I've seen a couple photos of install on the bar end as you described (bell end of the shifter to the rear). Having that much cable housing floating around out there in free air between the bar ends and head tube seems like it might be a (knee) conflict. Although I would prefer the bell part of the shifter to the rear, I think I would opt to go with a little neater cable routing (see photo). This method has it's own issues though.

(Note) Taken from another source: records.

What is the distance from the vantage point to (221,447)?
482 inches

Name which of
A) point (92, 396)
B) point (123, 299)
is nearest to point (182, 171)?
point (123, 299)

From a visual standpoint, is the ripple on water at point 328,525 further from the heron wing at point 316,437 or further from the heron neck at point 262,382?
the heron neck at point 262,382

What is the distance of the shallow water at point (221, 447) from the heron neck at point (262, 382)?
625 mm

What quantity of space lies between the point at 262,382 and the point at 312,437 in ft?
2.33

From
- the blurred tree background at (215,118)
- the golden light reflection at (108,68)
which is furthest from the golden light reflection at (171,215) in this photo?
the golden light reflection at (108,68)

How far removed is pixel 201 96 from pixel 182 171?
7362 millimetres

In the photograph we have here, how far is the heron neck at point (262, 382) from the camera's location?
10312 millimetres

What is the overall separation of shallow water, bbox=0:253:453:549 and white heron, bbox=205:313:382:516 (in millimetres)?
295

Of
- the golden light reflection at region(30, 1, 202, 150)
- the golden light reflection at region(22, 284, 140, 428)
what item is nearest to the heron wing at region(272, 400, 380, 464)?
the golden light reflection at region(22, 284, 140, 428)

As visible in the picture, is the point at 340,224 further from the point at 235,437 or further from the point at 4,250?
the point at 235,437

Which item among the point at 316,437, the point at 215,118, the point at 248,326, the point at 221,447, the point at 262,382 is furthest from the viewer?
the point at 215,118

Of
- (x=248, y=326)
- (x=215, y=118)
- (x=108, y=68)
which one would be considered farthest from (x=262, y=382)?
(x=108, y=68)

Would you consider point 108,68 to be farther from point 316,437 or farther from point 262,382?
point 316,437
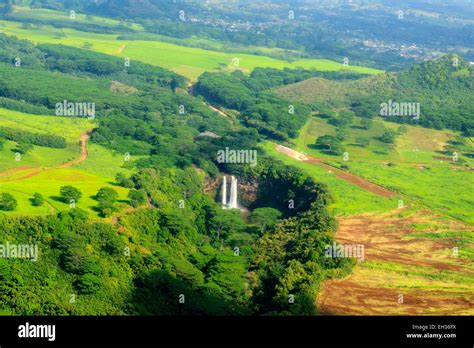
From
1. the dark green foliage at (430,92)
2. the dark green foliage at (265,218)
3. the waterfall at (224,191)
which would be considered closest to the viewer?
the dark green foliage at (265,218)

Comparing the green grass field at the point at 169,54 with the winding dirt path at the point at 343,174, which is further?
the green grass field at the point at 169,54

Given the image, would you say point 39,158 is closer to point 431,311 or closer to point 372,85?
point 431,311

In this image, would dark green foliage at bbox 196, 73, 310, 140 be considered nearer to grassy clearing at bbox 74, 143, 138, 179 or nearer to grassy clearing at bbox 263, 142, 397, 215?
grassy clearing at bbox 263, 142, 397, 215

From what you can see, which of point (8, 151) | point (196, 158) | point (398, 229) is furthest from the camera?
point (196, 158)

The photo you attached from Rohloff with the bar ends that simulate a drop bar shows a configuration where the brake cable needs to run under the bar tape and then past the shifter. This is the exact configuration I'm trying to resolve. I must be missing something here? Isn't the brake cable going to be pretty much touching the shifter as it passes on by? It would be kind of difficult to twist the shifter when you have a handful of cable housing as well.


----------



## camping biker (Dec 22, 2011)

edited: Probably the mtb bar/drop bar-end combo problem is solved, by using internal cable routing. 

If you drill a handlebar, remember that it weakens the bar. On steel handlebars it is likely not a problem. You will have to peen the bar and use a pilot bit (small). Else, you can clamp a block of wood with a small hole drilled in it, and use as a guide. You will have to file the hole to prevent cutting the cable housing. 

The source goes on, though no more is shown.